Le Toit a été la première 7c+ de Patrick Edlinger. Quel rôle ce genre de symboles joue-t-il dans ta perception de l’escalade, et comment ces références influencent elles ta manière d’aborder les projets ?
Patrick Edlinger est notre héros local à Toulon et la majorité des grimpeurs dans le sud ont entendu parler de celui qui a fait découvrir l’escalade au grand public en France. Depuis que j’ai commencé à grimper en falaise à Toulon, j’ai essayé de faire toutes les voies qu’il a équipées, elles sont toutes plus belles les unes que les autres. Son escalade était une danse verticale qui, j’espère, inspire encore les nouvelles générations et je recommande à tout grimpeur de regarder sur YouTube ces deux vidéos: « La Vie Au Bout Des Doigts » et « Opéra Vertical ».
On te connaît pour ton approche extrêmement réfléchie de l’escalade, notamment en trad. Pour toi, quel est le prochain projet que tu aimerais relever pour repousser encore plus loin tes limites ?
Mon prochain défi se passera en juin 2025 au Yosemite et sera sans aucun doute un des défis les plus difficiles et dangereux que je me sois lancé. Je ne préfère pour l’instant pas en dire plus et il vous faudra suivre la suite de mes aventures.

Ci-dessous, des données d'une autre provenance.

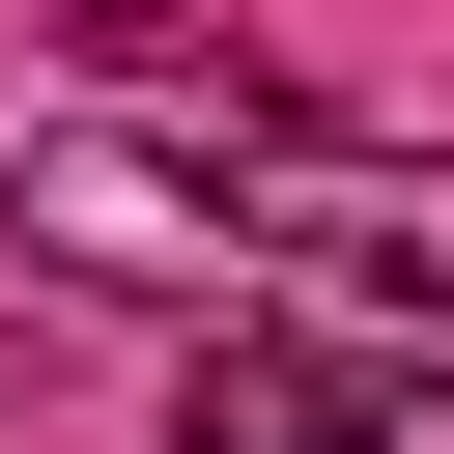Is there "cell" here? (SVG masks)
I'll use <instances>...</instances> for the list:
<instances>
[{"instance_id":"277c9868","label":"cell","mask_w":454,"mask_h":454,"mask_svg":"<svg viewBox=\"0 0 454 454\" xmlns=\"http://www.w3.org/2000/svg\"><path fill=\"white\" fill-rule=\"evenodd\" d=\"M426 454H454V426H426Z\"/></svg>"},{"instance_id":"6da1fadb","label":"cell","mask_w":454,"mask_h":454,"mask_svg":"<svg viewBox=\"0 0 454 454\" xmlns=\"http://www.w3.org/2000/svg\"><path fill=\"white\" fill-rule=\"evenodd\" d=\"M28 255H57V284H142V312H255V142L57 114V142H28Z\"/></svg>"},{"instance_id":"7a4b0ae2","label":"cell","mask_w":454,"mask_h":454,"mask_svg":"<svg viewBox=\"0 0 454 454\" xmlns=\"http://www.w3.org/2000/svg\"><path fill=\"white\" fill-rule=\"evenodd\" d=\"M284 284H340L369 340H454V170H397V142H255V312Z\"/></svg>"},{"instance_id":"3957f363","label":"cell","mask_w":454,"mask_h":454,"mask_svg":"<svg viewBox=\"0 0 454 454\" xmlns=\"http://www.w3.org/2000/svg\"><path fill=\"white\" fill-rule=\"evenodd\" d=\"M170 454H426V426H397V369H369V340H312V312H199Z\"/></svg>"}]
</instances>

En tant que grimpeuse engagée dans des voies mythiques, que dirais tu à toutes ces jeunes femmes qui rêvent de suivre tes traces ? Quel conseil leur donnerais tu pour qu’elles se sentent prêtes à relever leurs propres projets ?
Je vous dirais de foncer, de croire en vous, d’être déterminées, de rencontrer et de vous entourer de personnes qui ont ce même feu intérieur et de tout mettre en oeuvre pour réaliser vos rêves!
Accomplissez vos rêves et vos projets quelque soit le temps que cela demande (mois, années) car quand vous réussirez, c’est la promesse de vivre des moments intenses et inoubliables. Mon prochain rêve me fait très peur mais je sais qu’avec du travail, beaucoup d’entraînement, une bonne analyse de la sécurité et une partenaire de confiance, nous pouvons réussir.